DATASET RECORDS
● ● ● ●

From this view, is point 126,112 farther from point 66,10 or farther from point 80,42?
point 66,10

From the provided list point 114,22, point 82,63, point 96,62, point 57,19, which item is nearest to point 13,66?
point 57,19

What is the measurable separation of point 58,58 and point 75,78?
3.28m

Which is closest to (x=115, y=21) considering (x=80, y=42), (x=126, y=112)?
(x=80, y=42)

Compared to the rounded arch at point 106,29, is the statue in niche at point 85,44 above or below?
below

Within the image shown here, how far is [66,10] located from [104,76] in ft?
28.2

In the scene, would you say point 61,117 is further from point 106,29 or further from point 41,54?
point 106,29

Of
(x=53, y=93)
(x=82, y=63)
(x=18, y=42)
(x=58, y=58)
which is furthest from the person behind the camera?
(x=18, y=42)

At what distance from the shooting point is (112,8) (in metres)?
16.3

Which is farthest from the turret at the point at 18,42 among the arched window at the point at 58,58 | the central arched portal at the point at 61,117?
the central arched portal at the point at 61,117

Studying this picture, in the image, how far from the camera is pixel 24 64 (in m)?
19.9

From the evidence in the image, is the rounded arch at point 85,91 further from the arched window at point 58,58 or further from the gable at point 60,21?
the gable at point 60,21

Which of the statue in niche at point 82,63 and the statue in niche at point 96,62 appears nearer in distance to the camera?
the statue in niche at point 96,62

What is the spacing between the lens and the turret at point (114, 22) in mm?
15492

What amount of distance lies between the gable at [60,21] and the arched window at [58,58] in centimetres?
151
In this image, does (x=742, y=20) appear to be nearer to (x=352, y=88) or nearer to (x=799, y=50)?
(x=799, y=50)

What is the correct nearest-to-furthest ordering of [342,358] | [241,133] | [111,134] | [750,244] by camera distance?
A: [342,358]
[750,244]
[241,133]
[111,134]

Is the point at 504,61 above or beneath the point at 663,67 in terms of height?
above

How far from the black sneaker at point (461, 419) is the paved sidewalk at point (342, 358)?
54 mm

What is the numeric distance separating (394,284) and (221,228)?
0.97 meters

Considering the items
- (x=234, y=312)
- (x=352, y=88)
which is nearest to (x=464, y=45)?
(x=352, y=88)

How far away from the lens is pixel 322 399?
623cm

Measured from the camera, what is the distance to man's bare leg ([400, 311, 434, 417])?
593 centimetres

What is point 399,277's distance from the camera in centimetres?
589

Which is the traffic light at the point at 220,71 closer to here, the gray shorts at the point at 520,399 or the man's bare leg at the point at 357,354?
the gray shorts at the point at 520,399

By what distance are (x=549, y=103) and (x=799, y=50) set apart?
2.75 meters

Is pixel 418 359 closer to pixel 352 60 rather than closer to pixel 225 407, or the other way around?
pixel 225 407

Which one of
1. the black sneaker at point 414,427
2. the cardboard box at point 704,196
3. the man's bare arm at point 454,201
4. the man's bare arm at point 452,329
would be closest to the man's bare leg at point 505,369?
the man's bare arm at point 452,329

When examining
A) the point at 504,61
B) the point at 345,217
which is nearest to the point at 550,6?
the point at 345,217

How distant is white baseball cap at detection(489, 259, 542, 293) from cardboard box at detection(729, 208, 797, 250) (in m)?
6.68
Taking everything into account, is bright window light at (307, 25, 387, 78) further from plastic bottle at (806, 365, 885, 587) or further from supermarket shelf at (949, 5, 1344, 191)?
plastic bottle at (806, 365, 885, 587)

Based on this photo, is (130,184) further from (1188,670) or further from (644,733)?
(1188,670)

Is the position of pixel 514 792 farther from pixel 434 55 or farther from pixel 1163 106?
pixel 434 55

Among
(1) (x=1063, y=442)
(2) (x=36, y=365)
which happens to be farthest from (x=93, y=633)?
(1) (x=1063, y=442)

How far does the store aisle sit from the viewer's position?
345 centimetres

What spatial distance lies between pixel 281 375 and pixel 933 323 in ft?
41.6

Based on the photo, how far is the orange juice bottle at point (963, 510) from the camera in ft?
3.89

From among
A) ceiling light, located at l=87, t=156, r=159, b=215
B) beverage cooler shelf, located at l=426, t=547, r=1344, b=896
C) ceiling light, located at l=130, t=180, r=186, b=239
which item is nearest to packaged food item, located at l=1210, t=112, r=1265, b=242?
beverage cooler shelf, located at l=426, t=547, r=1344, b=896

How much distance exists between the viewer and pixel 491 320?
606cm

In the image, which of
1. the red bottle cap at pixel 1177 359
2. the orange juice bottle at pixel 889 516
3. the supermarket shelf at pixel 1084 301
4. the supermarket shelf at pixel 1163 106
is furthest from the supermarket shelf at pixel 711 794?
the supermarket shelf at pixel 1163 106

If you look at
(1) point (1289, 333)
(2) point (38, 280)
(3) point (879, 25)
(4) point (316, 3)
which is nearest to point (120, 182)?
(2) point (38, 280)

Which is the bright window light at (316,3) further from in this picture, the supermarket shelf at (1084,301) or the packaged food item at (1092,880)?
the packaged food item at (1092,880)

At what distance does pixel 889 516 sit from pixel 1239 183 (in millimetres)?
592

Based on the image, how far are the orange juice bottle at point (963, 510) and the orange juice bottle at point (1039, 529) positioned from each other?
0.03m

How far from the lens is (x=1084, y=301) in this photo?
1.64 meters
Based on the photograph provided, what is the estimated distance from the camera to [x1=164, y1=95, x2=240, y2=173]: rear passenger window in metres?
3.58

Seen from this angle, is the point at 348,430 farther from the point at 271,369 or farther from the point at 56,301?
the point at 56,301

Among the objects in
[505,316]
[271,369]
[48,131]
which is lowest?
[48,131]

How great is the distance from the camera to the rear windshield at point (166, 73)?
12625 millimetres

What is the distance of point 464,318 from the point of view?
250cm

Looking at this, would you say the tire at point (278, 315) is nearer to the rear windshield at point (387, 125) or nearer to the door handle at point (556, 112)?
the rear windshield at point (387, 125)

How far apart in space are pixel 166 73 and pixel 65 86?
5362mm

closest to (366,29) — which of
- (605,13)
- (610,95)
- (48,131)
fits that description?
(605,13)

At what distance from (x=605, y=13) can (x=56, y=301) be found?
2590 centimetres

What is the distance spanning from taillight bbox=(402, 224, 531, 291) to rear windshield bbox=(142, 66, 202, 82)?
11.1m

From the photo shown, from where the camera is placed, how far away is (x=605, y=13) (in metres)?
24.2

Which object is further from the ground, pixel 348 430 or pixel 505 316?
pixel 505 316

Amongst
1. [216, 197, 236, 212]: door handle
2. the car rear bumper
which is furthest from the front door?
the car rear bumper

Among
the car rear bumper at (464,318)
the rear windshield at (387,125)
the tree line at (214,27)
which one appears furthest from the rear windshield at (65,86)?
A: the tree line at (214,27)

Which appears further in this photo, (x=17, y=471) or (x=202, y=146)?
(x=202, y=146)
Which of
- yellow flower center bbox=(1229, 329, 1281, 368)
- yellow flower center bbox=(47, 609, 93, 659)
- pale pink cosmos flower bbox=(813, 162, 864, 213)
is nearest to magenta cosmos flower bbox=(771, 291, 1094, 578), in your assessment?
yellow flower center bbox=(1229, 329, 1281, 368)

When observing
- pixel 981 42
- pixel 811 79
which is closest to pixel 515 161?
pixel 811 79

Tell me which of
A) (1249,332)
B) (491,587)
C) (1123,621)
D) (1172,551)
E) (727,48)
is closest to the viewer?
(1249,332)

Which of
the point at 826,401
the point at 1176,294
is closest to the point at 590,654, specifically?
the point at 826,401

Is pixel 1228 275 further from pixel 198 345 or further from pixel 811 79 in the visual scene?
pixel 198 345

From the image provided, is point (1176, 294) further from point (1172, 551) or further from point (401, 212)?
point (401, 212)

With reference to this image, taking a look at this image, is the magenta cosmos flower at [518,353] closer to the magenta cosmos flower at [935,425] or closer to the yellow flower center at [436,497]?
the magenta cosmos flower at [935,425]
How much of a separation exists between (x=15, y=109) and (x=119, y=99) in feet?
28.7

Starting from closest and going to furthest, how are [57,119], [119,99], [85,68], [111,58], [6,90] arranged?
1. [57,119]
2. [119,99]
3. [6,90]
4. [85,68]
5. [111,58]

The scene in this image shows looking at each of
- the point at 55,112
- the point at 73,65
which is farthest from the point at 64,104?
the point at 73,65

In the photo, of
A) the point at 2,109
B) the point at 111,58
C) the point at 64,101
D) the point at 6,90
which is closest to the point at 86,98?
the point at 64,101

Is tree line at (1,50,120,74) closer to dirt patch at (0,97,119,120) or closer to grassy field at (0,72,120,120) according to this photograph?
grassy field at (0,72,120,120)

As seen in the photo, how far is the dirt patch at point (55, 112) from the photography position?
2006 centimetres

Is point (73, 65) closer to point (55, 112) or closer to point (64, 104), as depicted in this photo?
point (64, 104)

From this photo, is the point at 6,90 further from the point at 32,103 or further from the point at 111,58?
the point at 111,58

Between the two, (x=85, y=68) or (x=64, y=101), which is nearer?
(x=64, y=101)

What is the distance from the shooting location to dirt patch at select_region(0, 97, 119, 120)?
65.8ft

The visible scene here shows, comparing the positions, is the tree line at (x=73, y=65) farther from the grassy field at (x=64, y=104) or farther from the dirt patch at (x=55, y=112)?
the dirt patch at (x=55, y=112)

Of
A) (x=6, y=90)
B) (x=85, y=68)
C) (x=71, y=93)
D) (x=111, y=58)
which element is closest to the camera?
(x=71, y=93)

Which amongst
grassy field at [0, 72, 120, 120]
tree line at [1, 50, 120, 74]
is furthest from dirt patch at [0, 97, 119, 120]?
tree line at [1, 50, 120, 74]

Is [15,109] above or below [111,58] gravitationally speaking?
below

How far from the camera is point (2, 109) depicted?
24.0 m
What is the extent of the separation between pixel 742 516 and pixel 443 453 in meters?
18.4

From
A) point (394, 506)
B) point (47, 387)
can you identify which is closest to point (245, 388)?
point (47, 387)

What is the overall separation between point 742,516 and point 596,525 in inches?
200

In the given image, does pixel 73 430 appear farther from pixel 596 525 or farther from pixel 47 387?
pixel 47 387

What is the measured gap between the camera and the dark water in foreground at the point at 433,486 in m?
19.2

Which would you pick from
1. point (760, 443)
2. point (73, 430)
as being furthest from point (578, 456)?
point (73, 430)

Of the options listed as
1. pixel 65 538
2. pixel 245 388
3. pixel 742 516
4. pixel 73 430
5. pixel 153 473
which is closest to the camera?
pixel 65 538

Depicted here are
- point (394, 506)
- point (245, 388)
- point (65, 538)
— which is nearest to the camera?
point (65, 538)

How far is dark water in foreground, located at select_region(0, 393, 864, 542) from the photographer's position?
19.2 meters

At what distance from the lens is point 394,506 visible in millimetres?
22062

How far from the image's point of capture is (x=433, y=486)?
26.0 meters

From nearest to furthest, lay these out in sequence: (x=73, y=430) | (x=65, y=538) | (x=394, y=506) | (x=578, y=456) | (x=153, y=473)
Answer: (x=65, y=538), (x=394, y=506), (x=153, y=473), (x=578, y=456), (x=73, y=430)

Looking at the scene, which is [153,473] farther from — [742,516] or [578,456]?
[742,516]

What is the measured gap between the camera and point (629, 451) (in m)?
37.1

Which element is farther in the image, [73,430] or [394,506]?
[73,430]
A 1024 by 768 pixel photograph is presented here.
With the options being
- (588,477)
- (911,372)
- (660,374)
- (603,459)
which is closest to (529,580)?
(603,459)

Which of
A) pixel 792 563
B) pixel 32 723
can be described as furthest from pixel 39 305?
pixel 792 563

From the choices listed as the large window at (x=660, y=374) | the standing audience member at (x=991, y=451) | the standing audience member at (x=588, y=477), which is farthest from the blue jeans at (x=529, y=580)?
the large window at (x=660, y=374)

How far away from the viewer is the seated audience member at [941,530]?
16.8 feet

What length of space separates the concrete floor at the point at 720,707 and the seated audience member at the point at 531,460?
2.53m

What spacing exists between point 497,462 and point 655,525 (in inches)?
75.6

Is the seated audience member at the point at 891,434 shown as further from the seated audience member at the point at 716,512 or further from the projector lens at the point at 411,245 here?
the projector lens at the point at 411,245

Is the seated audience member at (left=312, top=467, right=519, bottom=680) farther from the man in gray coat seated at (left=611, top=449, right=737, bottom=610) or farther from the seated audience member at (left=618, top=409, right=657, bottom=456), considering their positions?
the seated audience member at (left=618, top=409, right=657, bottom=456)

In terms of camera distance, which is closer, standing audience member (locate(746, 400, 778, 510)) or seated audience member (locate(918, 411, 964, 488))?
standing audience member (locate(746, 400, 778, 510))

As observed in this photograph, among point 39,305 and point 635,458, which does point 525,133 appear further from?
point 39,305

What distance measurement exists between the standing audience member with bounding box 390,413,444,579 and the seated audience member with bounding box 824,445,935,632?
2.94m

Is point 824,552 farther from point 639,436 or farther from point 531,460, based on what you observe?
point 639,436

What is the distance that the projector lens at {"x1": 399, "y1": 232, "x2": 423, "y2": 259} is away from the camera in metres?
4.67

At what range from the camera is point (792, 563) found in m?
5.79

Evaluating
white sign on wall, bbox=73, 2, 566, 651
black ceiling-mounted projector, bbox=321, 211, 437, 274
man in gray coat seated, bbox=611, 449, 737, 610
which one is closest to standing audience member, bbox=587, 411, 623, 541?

● ● ● ●

SHORT EXERCISE
Convert the lines above, starting at the line containing "Which would you pick from" and ending at the line containing "y=456), (x=73, y=430)", both included, into a JSON list of strings with one string per line and no blank lines.

REPLY
[
  "Which would you pick from",
  "1. point (760, 443)",
  "2. point (73, 430)",
  "as being furthest from point (578, 456)?",
  "point (73, 430)",
  "Of the options listed as",
  "1. pixel 65 538",
  "2. pixel 245 388",
  "3. pixel 742 516",
  "4. pixel 73 430",
  "5. pixel 153 473",
  "which is closest to the camera?",
  "pixel 65 538",
  "Depicted here are",
  "- point (394, 506)",
  "- point (245, 388)",
  "- point (65, 538)",
  "— which is nearest to the camera?",
  "point (65, 538)",
  "How far is dark water in foreground, located at select_region(0, 393, 864, 542) from the photographer's position?",
  "19.2 meters",
  "At what distance from the lens is point 394,506 visible in millimetres?",
  "22062",
  "How far from the image's point of capture is (x=433, y=486)?",
  "26.0 meters",
  "From nearest to furthest, lay these out in sequence: (x=73, y=430) | (x=65, y=538) | (x=394, y=506) | (x=578, y=456) | (x=153, y=473)",
  "Answer: (x=65, y=538), (x=394, y=506), (x=153, y=473), (x=578, y=456), (x=73, y=430)"
]